Karena kemiripan itulah, sebuah rumah sakit di Australia salah mendiagnosis gadis remaja yang datang dengan keluhan migrain dan mual muntah. Tanpa melakukan pemindaian otak, dokter rumah sakit malah mengira gadis tersebut hamil.
Dikutip dari Ninemsn, Senin (12/7/2010), gadis bernama Kate Newton tersebut datang dengan keluhan mengalami migrain dan mual muntah selama sepekan. Selain itu ia juga lebih sensitif terhadap cahaya dan kebisingan, yang memperparah sakit kepalanya.

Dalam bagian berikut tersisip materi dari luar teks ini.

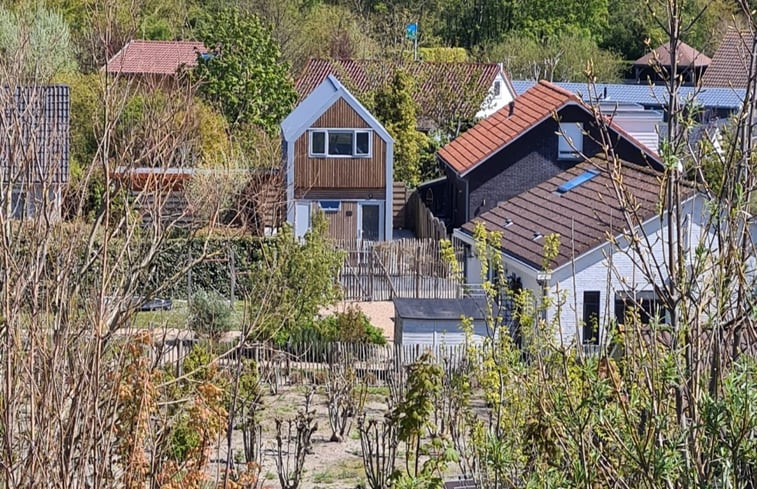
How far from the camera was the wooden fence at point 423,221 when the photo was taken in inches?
1154

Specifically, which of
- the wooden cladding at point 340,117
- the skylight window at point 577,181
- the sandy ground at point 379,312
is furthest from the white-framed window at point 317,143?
the skylight window at point 577,181

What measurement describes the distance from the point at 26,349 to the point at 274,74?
33.2 metres

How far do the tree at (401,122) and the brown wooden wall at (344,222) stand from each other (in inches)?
151

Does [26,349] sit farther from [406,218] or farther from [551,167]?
[406,218]

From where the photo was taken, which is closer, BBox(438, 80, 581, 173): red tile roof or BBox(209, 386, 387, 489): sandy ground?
BBox(209, 386, 387, 489): sandy ground

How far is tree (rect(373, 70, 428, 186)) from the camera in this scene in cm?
3544

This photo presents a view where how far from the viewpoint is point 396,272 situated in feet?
88.3

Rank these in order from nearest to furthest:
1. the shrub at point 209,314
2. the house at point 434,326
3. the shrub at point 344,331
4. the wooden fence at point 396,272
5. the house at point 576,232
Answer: the house at point 434,326 < the house at point 576,232 < the shrub at point 344,331 < the shrub at point 209,314 < the wooden fence at point 396,272

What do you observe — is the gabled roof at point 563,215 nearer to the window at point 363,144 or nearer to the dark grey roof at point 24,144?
the window at point 363,144

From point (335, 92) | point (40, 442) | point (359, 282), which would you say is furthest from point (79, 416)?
point (335, 92)

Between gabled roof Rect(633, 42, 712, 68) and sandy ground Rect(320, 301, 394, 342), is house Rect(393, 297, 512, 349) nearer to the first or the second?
sandy ground Rect(320, 301, 394, 342)

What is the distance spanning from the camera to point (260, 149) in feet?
109

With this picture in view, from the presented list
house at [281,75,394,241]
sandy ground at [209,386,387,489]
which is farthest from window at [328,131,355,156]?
sandy ground at [209,386,387,489]

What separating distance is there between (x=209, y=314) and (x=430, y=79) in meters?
21.1
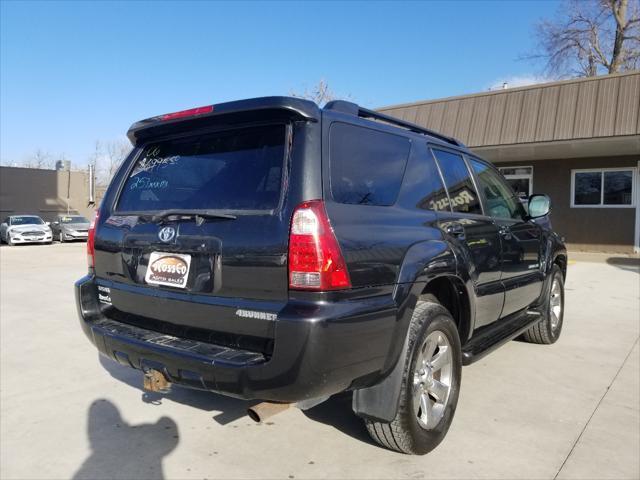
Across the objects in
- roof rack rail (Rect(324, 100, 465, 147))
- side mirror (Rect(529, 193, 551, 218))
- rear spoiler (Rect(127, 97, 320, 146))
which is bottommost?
side mirror (Rect(529, 193, 551, 218))

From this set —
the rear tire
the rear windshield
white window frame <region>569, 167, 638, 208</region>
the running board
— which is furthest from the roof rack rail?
white window frame <region>569, 167, 638, 208</region>

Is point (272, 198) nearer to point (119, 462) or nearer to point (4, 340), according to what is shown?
point (119, 462)

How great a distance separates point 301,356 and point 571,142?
538 inches

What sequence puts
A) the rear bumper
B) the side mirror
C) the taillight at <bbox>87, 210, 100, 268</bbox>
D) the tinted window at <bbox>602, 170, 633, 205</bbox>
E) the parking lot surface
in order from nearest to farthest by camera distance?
the rear bumper → the parking lot surface → the taillight at <bbox>87, 210, 100, 268</bbox> → the side mirror → the tinted window at <bbox>602, 170, 633, 205</bbox>

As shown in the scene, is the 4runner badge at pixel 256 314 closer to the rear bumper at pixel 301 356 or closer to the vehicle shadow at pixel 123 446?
the rear bumper at pixel 301 356

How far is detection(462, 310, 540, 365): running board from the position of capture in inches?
138

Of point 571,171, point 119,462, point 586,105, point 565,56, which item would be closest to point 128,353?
point 119,462

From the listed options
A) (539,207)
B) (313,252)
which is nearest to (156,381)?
(313,252)

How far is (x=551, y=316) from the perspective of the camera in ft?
17.8

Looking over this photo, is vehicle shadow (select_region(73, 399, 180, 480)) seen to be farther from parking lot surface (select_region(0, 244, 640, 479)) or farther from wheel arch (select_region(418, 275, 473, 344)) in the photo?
wheel arch (select_region(418, 275, 473, 344))

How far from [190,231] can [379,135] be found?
4.02ft

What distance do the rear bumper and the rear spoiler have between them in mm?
952

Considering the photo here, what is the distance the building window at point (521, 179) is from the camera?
55.4 feet

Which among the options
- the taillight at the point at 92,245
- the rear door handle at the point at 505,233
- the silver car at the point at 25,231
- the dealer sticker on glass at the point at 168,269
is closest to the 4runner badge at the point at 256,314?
the dealer sticker on glass at the point at 168,269
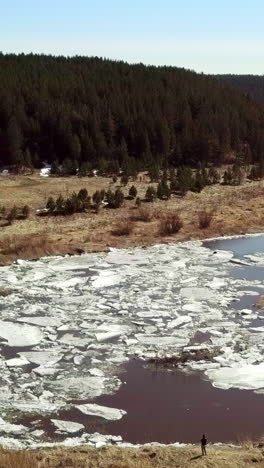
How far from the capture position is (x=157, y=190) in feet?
103

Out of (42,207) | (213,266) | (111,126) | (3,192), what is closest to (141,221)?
(42,207)

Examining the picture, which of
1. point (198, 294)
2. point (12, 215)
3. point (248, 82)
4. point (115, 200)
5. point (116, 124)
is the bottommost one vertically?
point (198, 294)

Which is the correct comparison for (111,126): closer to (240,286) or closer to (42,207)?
(42,207)

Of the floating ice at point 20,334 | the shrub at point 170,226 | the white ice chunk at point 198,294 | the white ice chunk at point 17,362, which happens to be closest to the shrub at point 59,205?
the shrub at point 170,226

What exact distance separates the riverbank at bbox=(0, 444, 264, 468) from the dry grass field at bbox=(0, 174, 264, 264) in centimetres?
1220

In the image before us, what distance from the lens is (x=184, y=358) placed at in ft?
39.7

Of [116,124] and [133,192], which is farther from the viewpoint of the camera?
[116,124]

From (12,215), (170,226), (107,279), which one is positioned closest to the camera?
(107,279)

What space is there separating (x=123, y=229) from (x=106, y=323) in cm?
1018

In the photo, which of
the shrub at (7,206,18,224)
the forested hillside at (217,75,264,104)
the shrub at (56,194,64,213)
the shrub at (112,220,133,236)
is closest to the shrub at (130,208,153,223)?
the shrub at (112,220,133,236)

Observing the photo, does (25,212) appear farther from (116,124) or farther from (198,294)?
(116,124)

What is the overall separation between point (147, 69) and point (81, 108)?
65.5 ft

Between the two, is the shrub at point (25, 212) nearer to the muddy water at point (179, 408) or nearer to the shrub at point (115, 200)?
the shrub at point (115, 200)

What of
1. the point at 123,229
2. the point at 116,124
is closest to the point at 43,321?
the point at 123,229
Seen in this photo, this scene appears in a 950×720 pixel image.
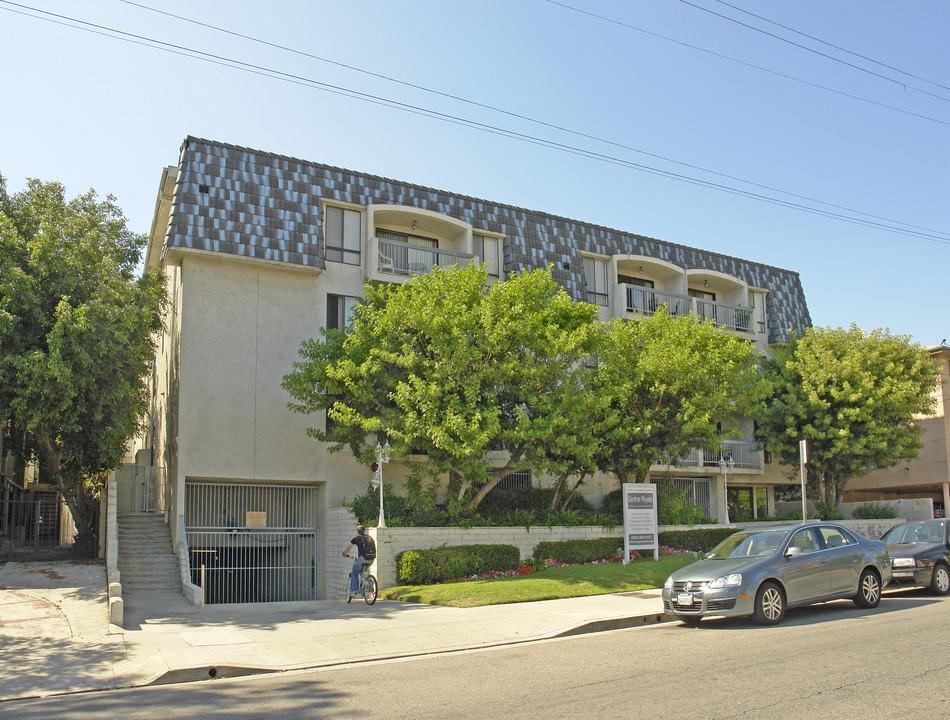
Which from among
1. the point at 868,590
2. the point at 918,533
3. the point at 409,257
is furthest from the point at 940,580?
the point at 409,257

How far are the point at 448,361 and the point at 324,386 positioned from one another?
3.37 meters

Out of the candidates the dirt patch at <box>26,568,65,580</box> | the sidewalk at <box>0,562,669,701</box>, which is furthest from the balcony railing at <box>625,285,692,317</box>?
the dirt patch at <box>26,568,65,580</box>

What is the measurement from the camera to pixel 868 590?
12953 mm

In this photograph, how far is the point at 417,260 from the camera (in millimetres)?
25484

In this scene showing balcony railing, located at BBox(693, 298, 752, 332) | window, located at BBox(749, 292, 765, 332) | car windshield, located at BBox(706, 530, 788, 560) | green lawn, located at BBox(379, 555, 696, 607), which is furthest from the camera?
window, located at BBox(749, 292, 765, 332)

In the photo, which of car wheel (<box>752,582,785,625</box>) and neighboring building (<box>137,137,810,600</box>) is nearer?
car wheel (<box>752,582,785,625</box>)

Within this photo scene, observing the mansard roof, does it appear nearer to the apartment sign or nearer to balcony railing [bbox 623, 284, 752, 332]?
balcony railing [bbox 623, 284, 752, 332]

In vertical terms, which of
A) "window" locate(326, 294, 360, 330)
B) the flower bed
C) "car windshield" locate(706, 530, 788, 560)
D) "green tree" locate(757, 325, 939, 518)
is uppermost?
"window" locate(326, 294, 360, 330)

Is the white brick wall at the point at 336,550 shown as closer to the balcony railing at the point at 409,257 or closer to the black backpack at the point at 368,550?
the black backpack at the point at 368,550

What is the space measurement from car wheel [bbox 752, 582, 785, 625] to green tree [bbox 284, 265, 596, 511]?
815 centimetres

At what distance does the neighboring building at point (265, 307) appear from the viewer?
2238 cm

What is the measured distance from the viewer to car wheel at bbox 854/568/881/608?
12.9 m

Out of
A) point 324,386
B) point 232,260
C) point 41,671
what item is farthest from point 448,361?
point 41,671

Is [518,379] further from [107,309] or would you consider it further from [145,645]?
[145,645]
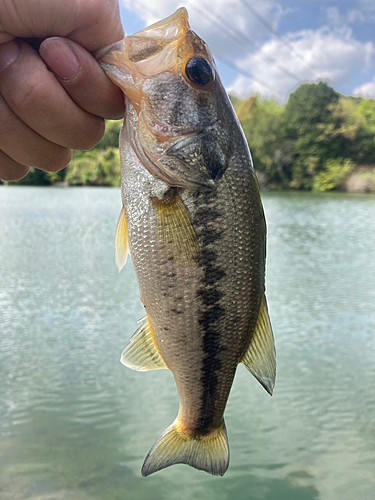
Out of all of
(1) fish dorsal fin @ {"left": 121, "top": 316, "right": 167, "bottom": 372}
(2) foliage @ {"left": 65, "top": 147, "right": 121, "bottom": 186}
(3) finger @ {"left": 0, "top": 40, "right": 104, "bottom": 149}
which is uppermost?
(2) foliage @ {"left": 65, "top": 147, "right": 121, "bottom": 186}

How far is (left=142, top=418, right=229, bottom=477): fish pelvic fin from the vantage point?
183cm

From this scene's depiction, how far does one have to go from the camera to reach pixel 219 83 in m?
1.64

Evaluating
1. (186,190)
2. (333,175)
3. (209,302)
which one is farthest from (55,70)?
(333,175)

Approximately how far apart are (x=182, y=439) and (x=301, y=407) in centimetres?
394

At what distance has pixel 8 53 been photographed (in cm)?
163

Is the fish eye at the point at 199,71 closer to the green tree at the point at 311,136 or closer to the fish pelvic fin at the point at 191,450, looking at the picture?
the fish pelvic fin at the point at 191,450

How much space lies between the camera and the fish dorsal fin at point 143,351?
1.82 metres

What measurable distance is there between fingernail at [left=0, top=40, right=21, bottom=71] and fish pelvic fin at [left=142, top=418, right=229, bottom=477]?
1.61 m

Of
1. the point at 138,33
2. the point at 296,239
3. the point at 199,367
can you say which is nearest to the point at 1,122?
the point at 138,33

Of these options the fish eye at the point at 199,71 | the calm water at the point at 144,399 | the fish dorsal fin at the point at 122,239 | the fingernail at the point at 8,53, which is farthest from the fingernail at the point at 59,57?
the calm water at the point at 144,399

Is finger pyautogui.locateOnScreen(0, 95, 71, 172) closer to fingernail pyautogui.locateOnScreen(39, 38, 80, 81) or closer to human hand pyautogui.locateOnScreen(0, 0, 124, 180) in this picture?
human hand pyautogui.locateOnScreen(0, 0, 124, 180)

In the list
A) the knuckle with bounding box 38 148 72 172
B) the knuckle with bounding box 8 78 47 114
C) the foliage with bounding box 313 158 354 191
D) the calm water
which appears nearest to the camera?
the knuckle with bounding box 8 78 47 114

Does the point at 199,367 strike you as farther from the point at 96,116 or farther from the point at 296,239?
the point at 296,239

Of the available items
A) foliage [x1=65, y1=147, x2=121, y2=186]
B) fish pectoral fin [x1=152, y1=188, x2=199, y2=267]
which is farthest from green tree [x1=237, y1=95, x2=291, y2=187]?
fish pectoral fin [x1=152, y1=188, x2=199, y2=267]
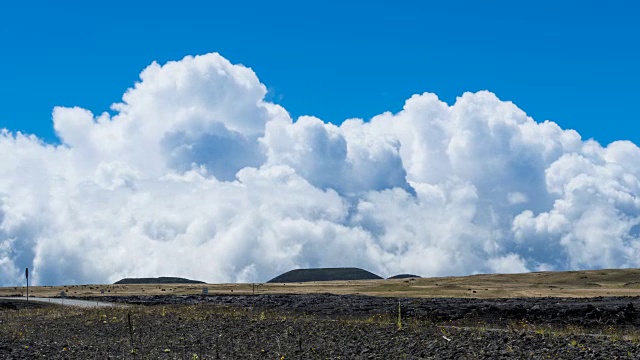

Dokter di rumah sakit tersebut hanya melakukan tes urine dan ternyata memang ada infeksi di saluran kencing. Gadis bernama berusia 16 tahun tersebut akhirnya hanya disuntik dan pulang dengan dibekali antibiotik.
Namun gejala itu terus memburuk sehingga keluarga Kate tidak yakin bahwa gadis itu hamil. Ketika dibawa ke rumah sakit untuk kedua kalinya, lagi-lagi dokter menolak untuk memeriksa otak dan mengatakan gadis itu hanya mengalami vertigo.
Pemindaian baru dilakukan ketika infeksi otak yang dialami Kate sudah sangat parah. Bahkan saat dilarikan ke rumah sakit untuk ketiga kalinya, ia sempat mengalami serangan jantung dan nyaris tewas.
Setibanya di rumah sakit ketiga, Kate mendapat resusitasi (mengembalikan kesadaran) dan langsung dibawa ke ruang operasi. Dokter membuat lubang di tengkoraknya untuk mengambil cairan di kepalanya yang menekan otak dan hampir membunuhnya.
Pada akhirnya nyawa Kate bisa diselamatkan meski masa pemulihan di ICU memakan waktu berhari-hari. Hingga kini, ia masih mengalami rasa pusing serta gangguan ingatan jangka pendek.
Dikutip dari Emedicinehealth, infeksi otak paling banyak disebabkan oleh bakteri dan virus. Meski jarang, jamur dan mikroba lain juga bisa menyebabkan infeksi pada sistem syaraf pusat.
Gejala awal pada orang dewasa berupa demam tinggi, sakit kepala, leher kaku, mual, muntah, dan sensitif terhadap cahaya. Gejala itu akan berkembang hingga pada tahap paling parah dapat menyebabkan hilangnya kesadaran serta koma.
Di seluruh dunia, jenis infeksi otak yang paling sering terjadi adalah bacterial meningitis. Infeksi tersebut menyebabkan epidemi rutin di Afrika Barat, dan pernah menyebabkan 25.000 kematian pada tahun 1996.